Euskadi Ta Askatasuna (Tanah Air dan Kemerdekaan Basque) sendiri dibentuk pada 1959, menyusul berbagai kebijakan rezim Franco yang banyak menindas hak-hak orang-orang Basque. Pada Perang Sipil (1936-1939), orang-orang Basque secara terbuka menyatakan keberpihakannya kepada kaum Republik yang menentang kaum fasis kala itu. Akibatnya, setelah perang orang-orang Basque mendapat “hukuman” dari rezim Franco. Salah satunya dengan melarang mereka menggunakan bahasa Basque. Pelarangan yang ditentang PNV (Partido Nacionalista Vasco) dan kelompok mahasiswa Ekin. Mereka lantas mendirikan ETA.
“Mereka mengadopsi terorisme sebagai cara menegakkan kedaulatan Basque di Spanyol. Tapi upaya pertama mereka pada Juli 1961 gagal. Ratusan aktivis ETA ditangkapi pemerintahan Franco,” kata Stephen E Atkins dalam Encyclopedia of Modern Worldwide and Extremist Groups.

Cuplikan Data -
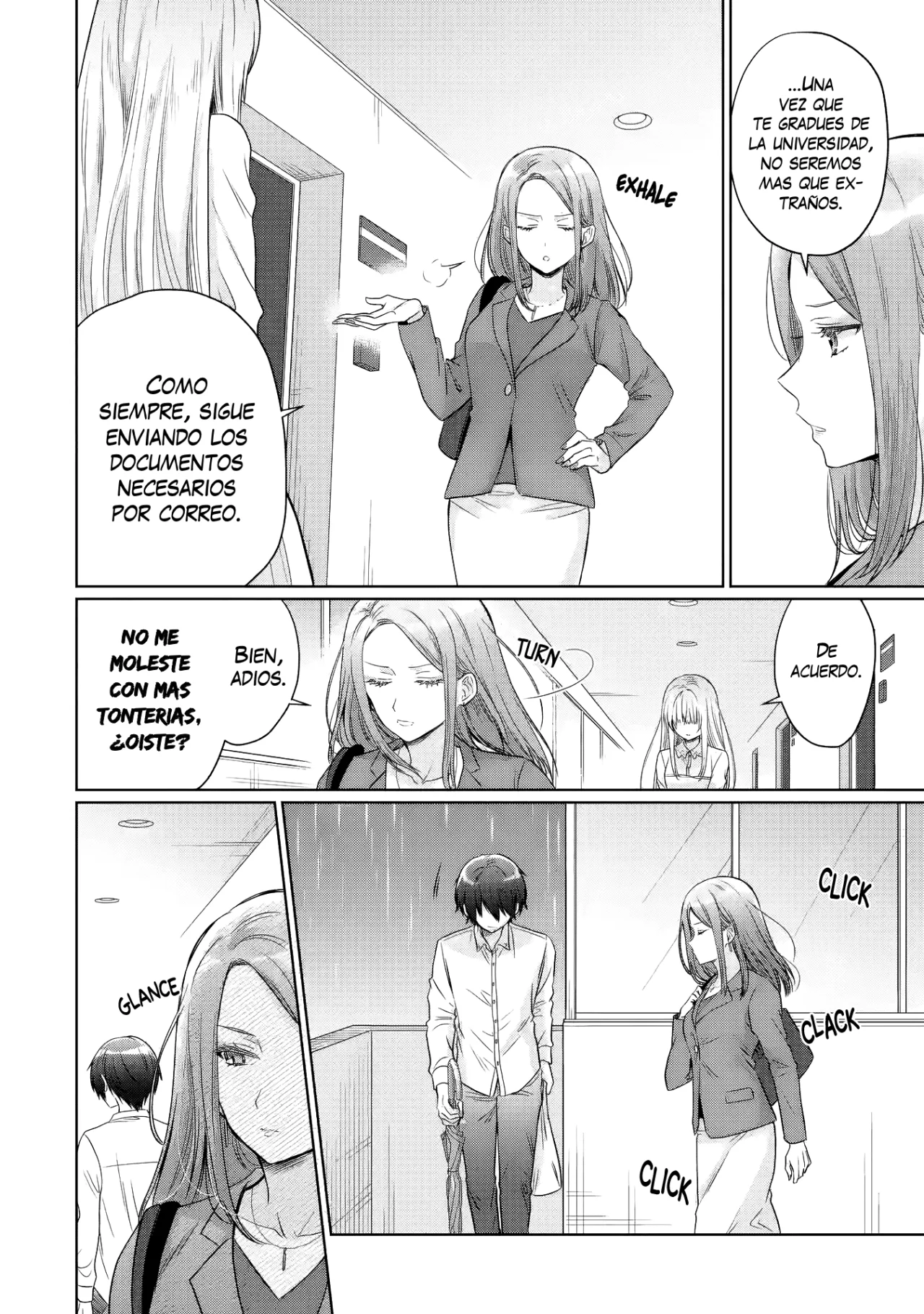 Otonari no Tenshi-sama ni Itsunomanika Dame Ningen ni Sareteita Ken Capítulo 21 - Page 16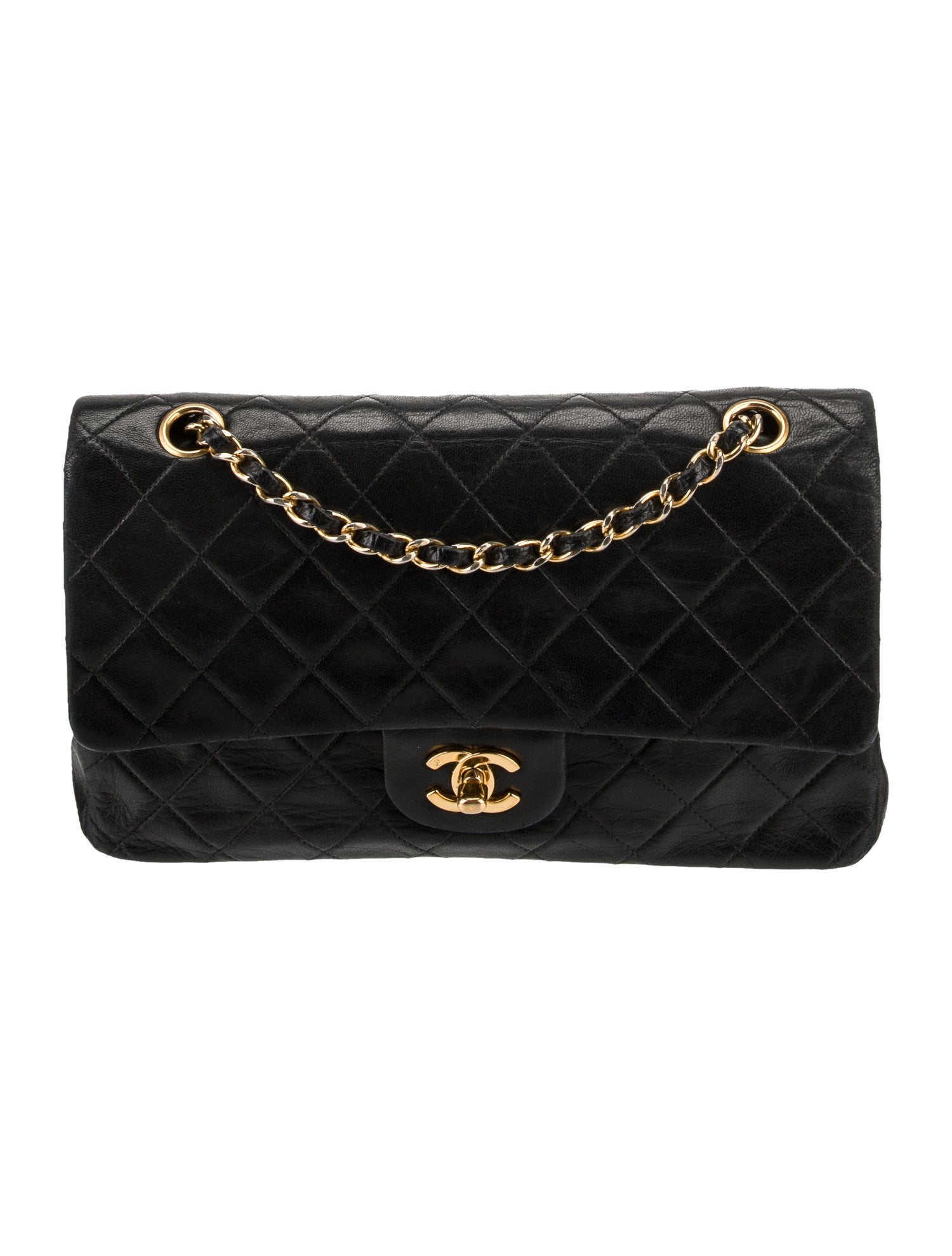 Chanel Classic Medium Double Flap Bag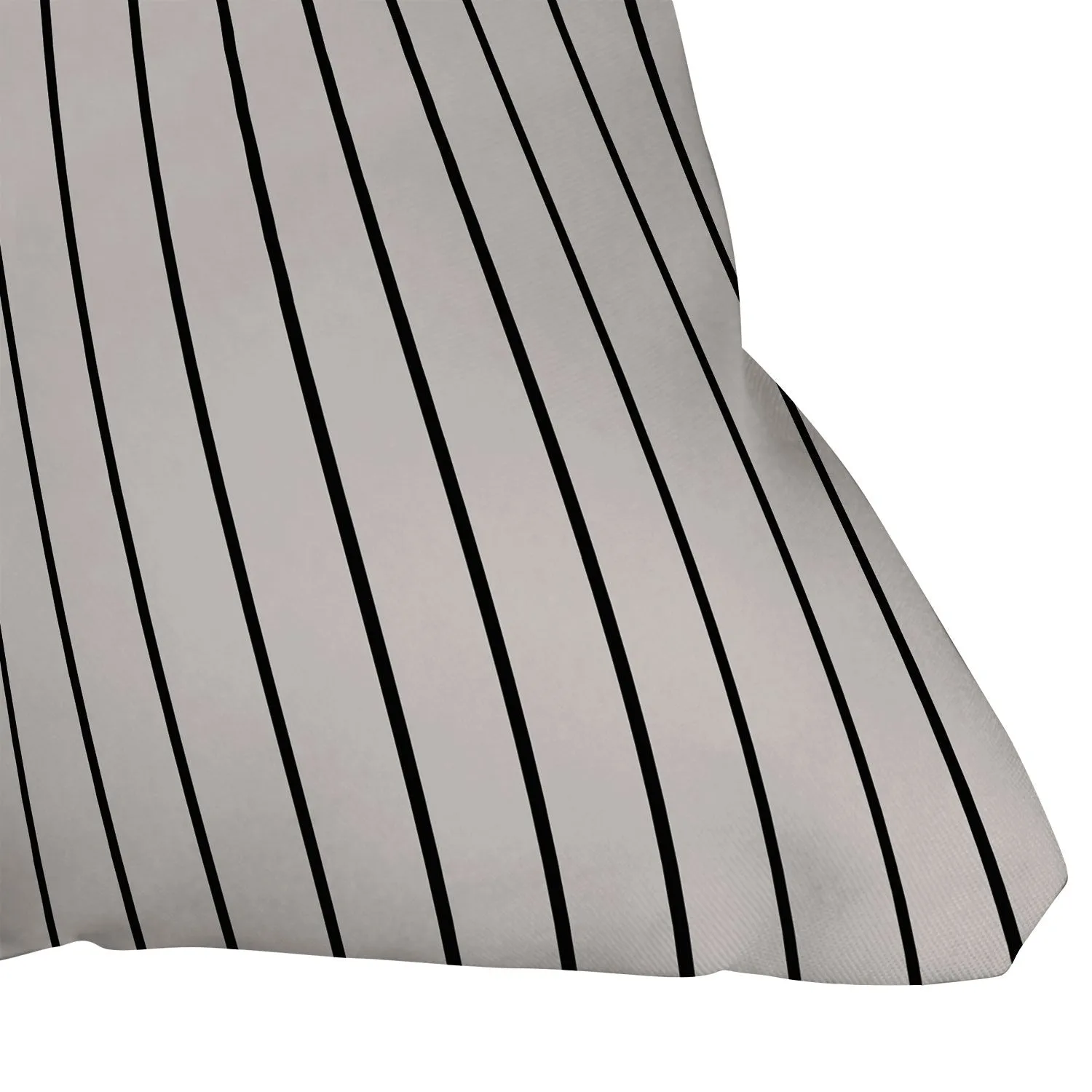 MINIMAL LINE CURVATURE BLACK AND WHITE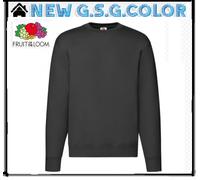 Sudadera Hombre Jersey Sudadera Hombre Set-In Premium Fruit Of The Loom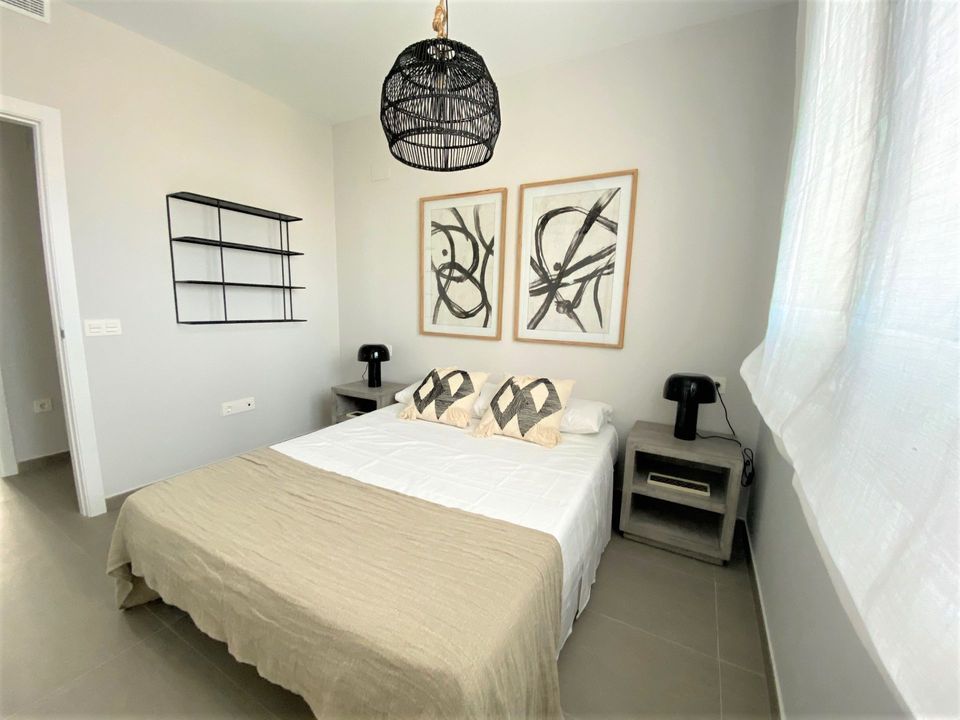 Lejlighed i Calpe, Alicante - foto 3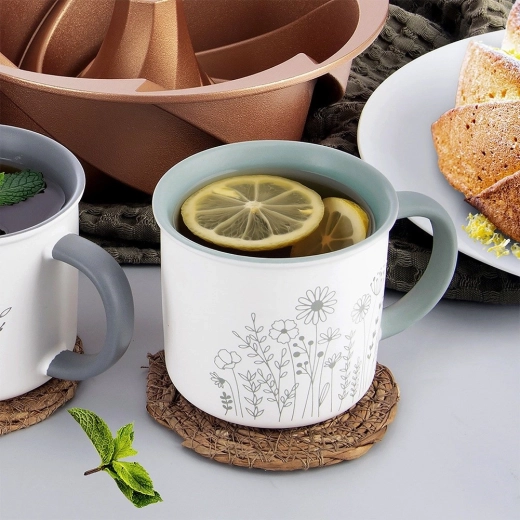 Jednostavno održavanje i zagrijavanje napitaka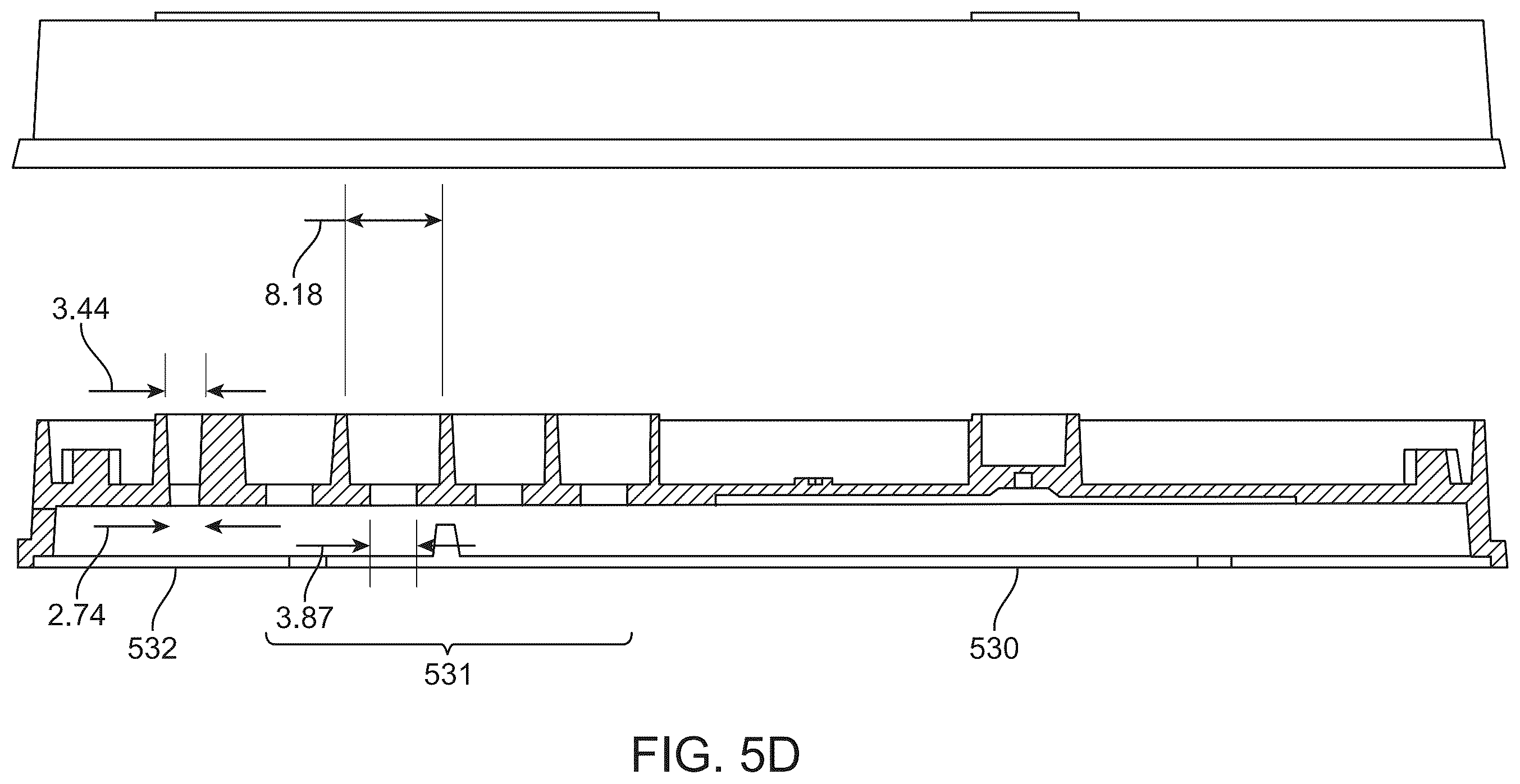 Patent US12359190 Figure 10 – Systems, devices, and methods for isotachophoresis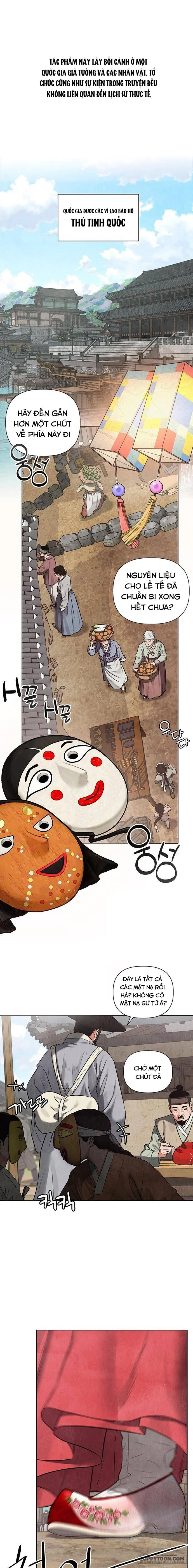 Quỷ Hồn Chap 1 - trang 1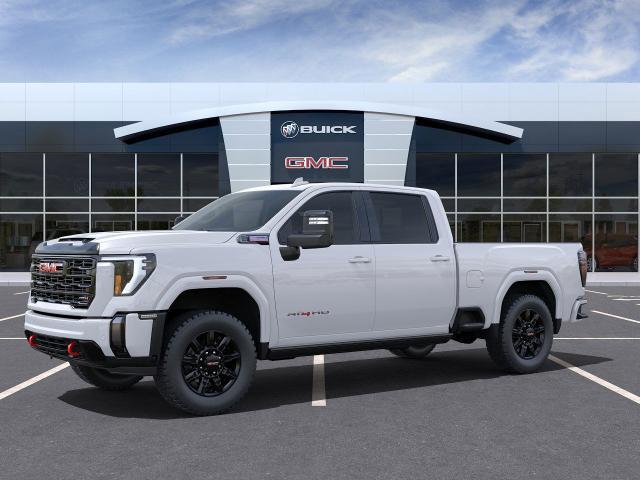 2025 GMC Sierra 2500 HD Vehicle Photo in PASADENA, CA 91107-3803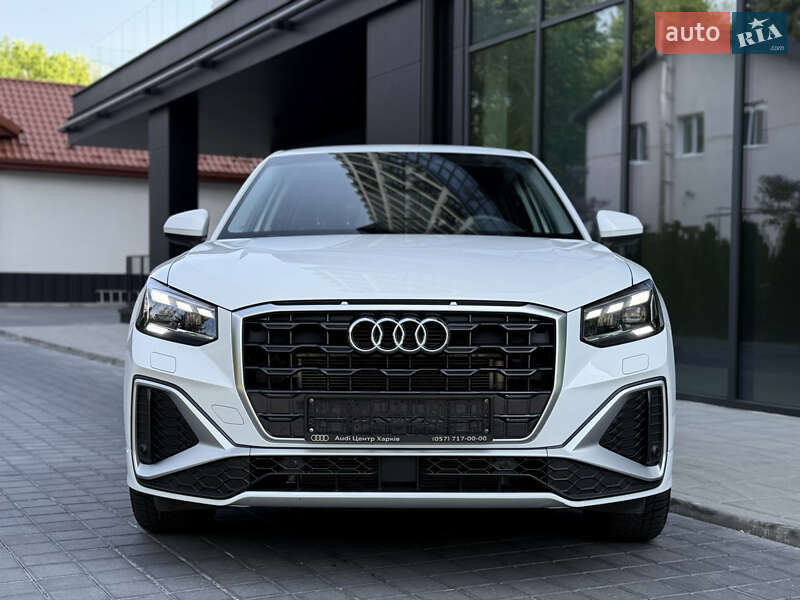 Внедорожник / Кроссовер Audi Q2 2023 в Львове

Latihan -
#1 Berdasarkan teks tentang ETA, mengapa orang-orang Basque mendapat "hukuman" dari rezim Franco setelah perang?
#2 Teruskan teks tentang ETA mulai dari bagian sesudah kalimat terakhirnya.

Jawaban Berurutan -
#1 Selama Perang Sipil (1936-1939), orang-orang Basque secara terbuka berpihak kepada kaum Republik yang menentang kaum fasis. Karena itu, setelah perang rezim Franco menghukum mereka, antara lain dengan melarang penggunaan bahasa Basque.

#2
Perampokan Bank Guipuzcoano
April 1967, ETA beraksi kembali. Kali ini, mereka menyerang sekaligus merampok Bank Guipuzcoano di Villabona. Dalam serangan tersebut, kaum militan ETA sukses menggondol 1 juta peseta tanpa menimbulkan korban.
Korban Pertama Serangan ETA
Pada 7 Juni 1968, terjadi baku tembak antara aparat keamanan Spanyol dengan kaum militan ETA di Aduna. Korban pertama dari rezim pemerintahan fasis jatuh kala itu. Ia adalah Jose Pardines, salah satu anggota Guardia Civil. Usai kejadian tersebut, beberapa tokoh sipil dan milier pendukung rezim Franco lainnya acap kali mendapat ancaman teror dari ETA.
Pembunuhan PM Blanco
ETA juga menyasar para pejabat tinggi Spanyol untuk dijadikan tujuan teror mereka. Pada 20 Desember 1973, rombongan Perdana Menteri Spanyol Laksamana Luis Carrero Blanco melewati sebuah terowongan. Di tengah jalan dalam terowongan tersebut, tiba-tiba mobil yang mereka tumpangi meledak. Blanco bersama sopir dan pengawalnya, langsung tewas di tempat akibat bom yang dipasang militan ETA.
Bom di Bandara dan Stasiun Kereta
Serangan teror dengan jumlah korban yang tidak sedikit untuk kali pertama, dilancarkan ETA pada 28 Juli 1979. Tiga bom meledak di Bandara Barajas, Atocha dan Stasiun Kereta Api Chamartin. Surat kabar La Vanguardia edisi 31 Juli 1979 menyebutkan: 7 orang tewas dan 100 lainnya luka-luka.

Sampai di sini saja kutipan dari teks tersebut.